In specialized mathematical contexts, values can be objectively assigned to certain series whose sequences of partial sums diverge, in order to make meaning of the divergence of the series. A summability method or summation method is a partial function from the set of series to values. For example, Cesàro summation assigns Grandi's divergent series

$1 - 1 + 1 - 1 + \cdots$

the value 1/2. Cesàro summation is an averaging method, in that it relies on the arithmetic mean of the sequence of partial sums. Other methods involve analytic continuations of related series. In physics, there are a wide variety of summability methods; these are discussed in greater detail in the article on regularization.

==History==

... but it is broadly true to say that mathematicians before Cauchy asked not 'How shall we define 1 − 1 + 1...?' but 'What is 1 − 1 + 1...?', and that this habit of mind led them into unnecessary perplexities and controversies which were often really verbal.
— G. H. Hardy, Divergent series, page 6

Before the 19th century, divergent series were widely used by Leonhard Euler and others, but often led to confusing and contradictory results. A major problem was Euler's idea that any divergent series should have a natural sum, without first defining what is meant by the sum of a divergent series. Augustin-Louis Cauchy eventually gave a rigorous definition of the sum of a (convergent) series, and for some time after this, divergent series were mostly excluded from mathematics. They reappeared in 1886 with Henri Poincaré's work on asymptotic series. In 1890, Ernesto Cesàro realized that one could give a rigorous definition of the sum of some divergent series, and defined Cesàro summation. (This was not the first use of Cesàro summation, which was used implicitly by Ferdinand Georg Frobenius in 1880; Cesàro's key contribution was not the discovery of this method, but his idea that one should give an explicit definition of the sum of a divergent series.) In the years after Cesàro's paper, several other mathematicians gave other definitions of the sum of a divergent series, although these are not always compatible: different definitions can give different answers for the sum of the same divergent series; so, when talking about the sum of a divergent series, it is necessary to specify which summation method one is using.

==Examples==

- 1 − 1 + 1 − 1 + ⋯$\text{ “ = ” }\frac{1}{2}$
- 1 − 2 + 3 − 4 + ⋯$\text{ “ = ” }\frac{1}{4}$
- 1 − 1 + 2 − 6 + 24 − 120 + ⋯$\text{ “ = ” }\!\!\int_0^\infty \frac{e^{-x}}{1+x} \, dx \approx 0.596\,347\ldots$
- 1 − 2 + 4 − 8 + ⋯$\text{ “ = ” }\frac{1}{3}$
- 1 + 2 + 4 + 8 + ⋯$\text{ “ = ” }-1$
- 1 + 1 + 1 + 1 + ⋯$\text{ “ = ” }-\frac{1}{2}$
- 1 + 2 + 3 + 4 + ⋯$\text{ “ = ” }-\frac{1}{12}$
- 1 + 4 + 9 + 16 + ⋯$\text{ “ = ” }0$

==Theorems on methods for summing divergent series==
A summability method M is regular if it agrees with the actual limit on all convergent series. Such a result is called an Abelian theorem for M, from the prototypical Abel's theorem. More subtle, are partial converse results, called Tauberian theorems, from a prototype proved by Alfred Tauber. Here partial converse means that if M sums the series Σ, and some side-condition holds, then Σ was convergent in the first place; without any side-condition such a result would say that M only summed convergent series (making it useless as a summation method for divergent series).
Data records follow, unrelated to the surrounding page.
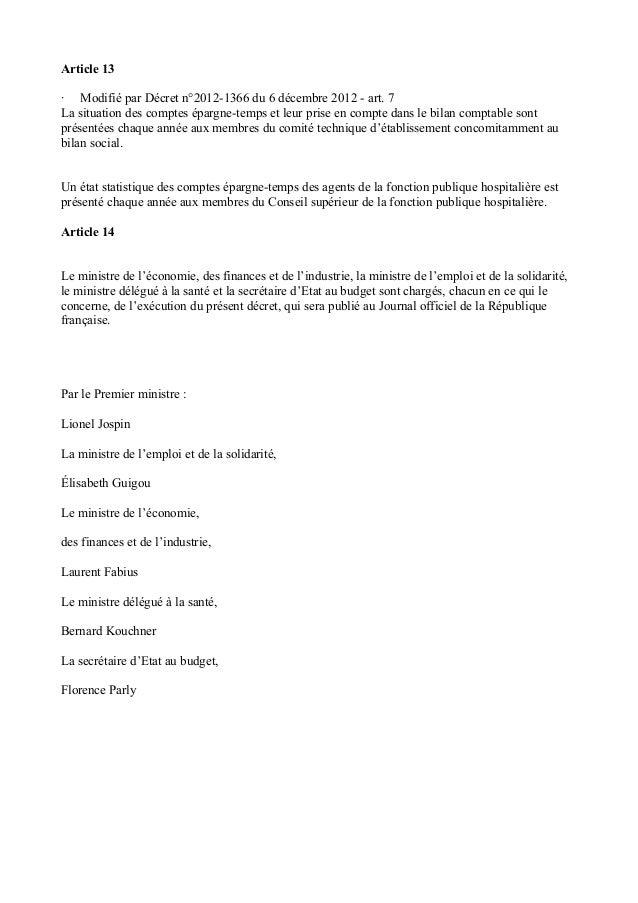 Article 13  · Modifié par Décret n°2012-1366 du 6 décembre 2012 - art. 7  La situation des comptes épargne-temps et leur p...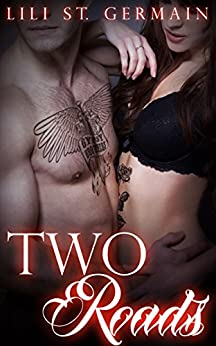 Two Roads (Gypsy Brothers Book 6) by [St Germain, Lili]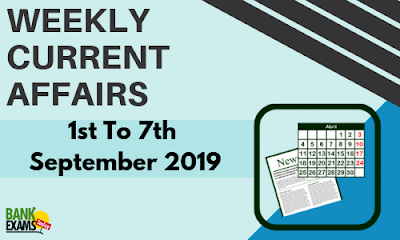 Weekly Current Affairs 1st To 7th September 2019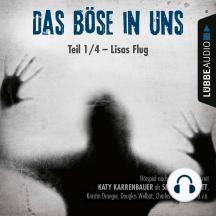 Lisas Flug - Das Böse in uns, Teil 01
The function giving the sum of a convergent series is linear, and it follows from the Hahn–Banach theorem that it may be extended to a summation method summing any series with bounded partial sums. This is called the Banach limit. This fact is not very useful in practice, since there are many such extensions, inconsistent with each other, and also since proving such operators exist requires invoking the axiom of choice or its equivalents, such as Zorn's lemma. They are therefore nonconstructive.

The subject of divergent series, as a domain of mathematical analysis, is primarily concerned with explicit and natural techniques such as Abel summation, Cesàro summation and Borel summation, and their relationships. The advent of Wiener's tauberian theorem marked an epoch in the subject, introducing unexpected connections to Banach algebra methods in Fourier analysis.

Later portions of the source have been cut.